THE CASE FOR A SUPPLIER RISK TIERING MODEL

Many organisations rely on outsourcing arrangements where their data is processed by suppliers in on, off and nearshore locations. However, while the majority of suppliers will effectively manage and protect organisations’ critical information, others may be less adept and pose a significant risk.

To identify and prioritise the level of risk posed by their suppliers, one option is for organisations to implement a supplier risk tiering model (a fundamental component of any third party risk management (TPRM) programme), which ranks risk from critical (tier 1) to low (tier 4).

By risk ranking their suppliers – ideally, through the means of a supplier risk tiering model – organisations can effectively evaluate each supplier’s business criticality and risk exposure.

Designing a supplier risk tiering model

A supplier risk tiering model should be simple and practical, underpinned by ‘key risk components’ that can help organisations to: (i) collect, store, process and maintain sensitive data, including protected health information (PHI) and personal information identifiers (PII); (ii) strategically support critical functions, such as call centres; and (iii) leverage critical fourth parties to support their operations.

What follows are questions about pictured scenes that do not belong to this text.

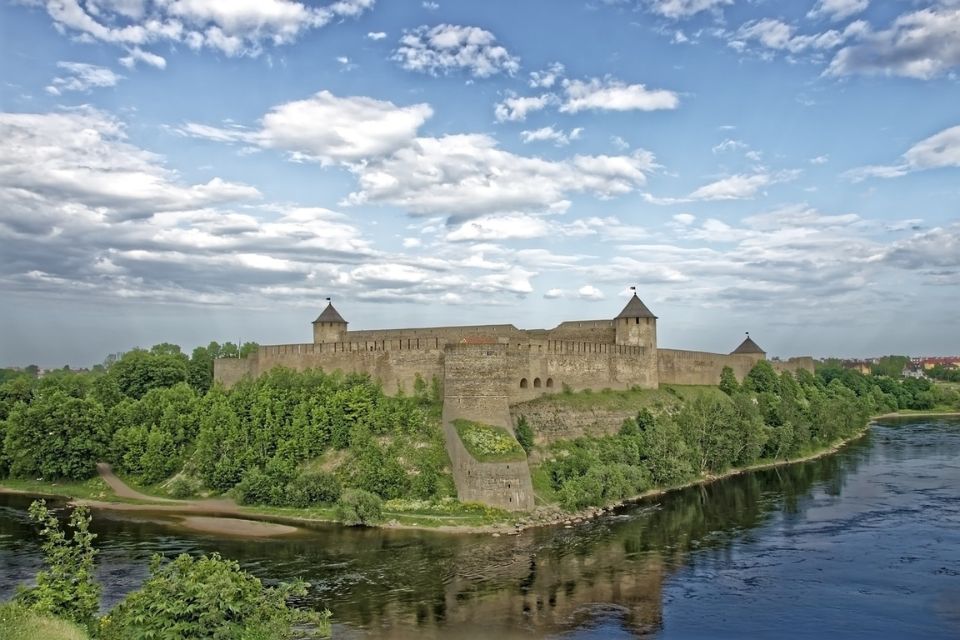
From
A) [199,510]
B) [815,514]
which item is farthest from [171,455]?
[815,514]

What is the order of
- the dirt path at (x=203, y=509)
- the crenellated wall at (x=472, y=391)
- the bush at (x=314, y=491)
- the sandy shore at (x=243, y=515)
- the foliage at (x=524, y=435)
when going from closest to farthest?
1. the sandy shore at (x=243, y=515)
2. the dirt path at (x=203, y=509)
3. the bush at (x=314, y=491)
4. the crenellated wall at (x=472, y=391)
5. the foliage at (x=524, y=435)

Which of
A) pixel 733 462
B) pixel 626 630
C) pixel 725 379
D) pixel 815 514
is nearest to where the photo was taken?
pixel 626 630

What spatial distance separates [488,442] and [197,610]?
1573 cm

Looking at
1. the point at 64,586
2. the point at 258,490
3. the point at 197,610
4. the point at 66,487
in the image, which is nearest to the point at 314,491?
the point at 258,490

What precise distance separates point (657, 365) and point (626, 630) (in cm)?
2598

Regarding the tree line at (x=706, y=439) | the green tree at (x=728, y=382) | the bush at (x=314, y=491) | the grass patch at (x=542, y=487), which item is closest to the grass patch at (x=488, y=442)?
the grass patch at (x=542, y=487)

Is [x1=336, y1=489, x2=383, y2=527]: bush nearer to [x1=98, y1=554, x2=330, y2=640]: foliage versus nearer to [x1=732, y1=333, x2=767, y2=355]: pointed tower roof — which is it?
[x1=98, y1=554, x2=330, y2=640]: foliage

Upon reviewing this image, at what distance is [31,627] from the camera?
34.0ft

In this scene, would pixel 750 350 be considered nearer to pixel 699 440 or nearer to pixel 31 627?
pixel 699 440

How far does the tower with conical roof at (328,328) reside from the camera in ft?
116

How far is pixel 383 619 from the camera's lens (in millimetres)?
15828

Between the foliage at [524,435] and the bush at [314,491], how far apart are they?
6.90 meters

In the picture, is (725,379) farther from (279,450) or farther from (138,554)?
(138,554)

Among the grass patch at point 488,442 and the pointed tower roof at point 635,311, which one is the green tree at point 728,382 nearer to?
the pointed tower roof at point 635,311
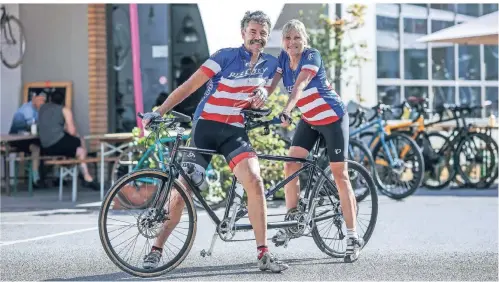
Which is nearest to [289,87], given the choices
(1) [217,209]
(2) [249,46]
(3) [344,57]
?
(2) [249,46]

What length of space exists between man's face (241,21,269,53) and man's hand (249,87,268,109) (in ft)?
0.86

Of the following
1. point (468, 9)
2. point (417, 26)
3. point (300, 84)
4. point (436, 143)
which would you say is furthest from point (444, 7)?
point (300, 84)

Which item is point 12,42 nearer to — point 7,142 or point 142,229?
point 7,142

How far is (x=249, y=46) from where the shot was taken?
24.6ft

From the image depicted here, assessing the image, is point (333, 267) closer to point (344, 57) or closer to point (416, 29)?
point (344, 57)

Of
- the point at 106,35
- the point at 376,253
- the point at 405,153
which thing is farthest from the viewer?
the point at 106,35

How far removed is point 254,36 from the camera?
7.48 metres

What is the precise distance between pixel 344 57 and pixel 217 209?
4981mm

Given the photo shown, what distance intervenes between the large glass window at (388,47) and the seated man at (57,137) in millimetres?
4925

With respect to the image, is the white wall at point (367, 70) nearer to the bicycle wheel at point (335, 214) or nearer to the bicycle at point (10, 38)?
the bicycle at point (10, 38)

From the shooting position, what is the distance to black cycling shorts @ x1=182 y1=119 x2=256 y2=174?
7.48m

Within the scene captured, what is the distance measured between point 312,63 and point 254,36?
1.77ft

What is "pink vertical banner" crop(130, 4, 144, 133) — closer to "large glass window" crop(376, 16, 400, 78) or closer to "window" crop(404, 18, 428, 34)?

Throughout the design phase of the model, it is important to pressure test the model to ensure it is appropriate and relevant to the organisation’s risk appetite. Stakeholders can be engaged to provide feedback on any cyber security, legal, operations, audit and enterprise risk management-related issues, while an exploration of the supplier risk ranking methods used by industry peers and related organisations could prove beneficial.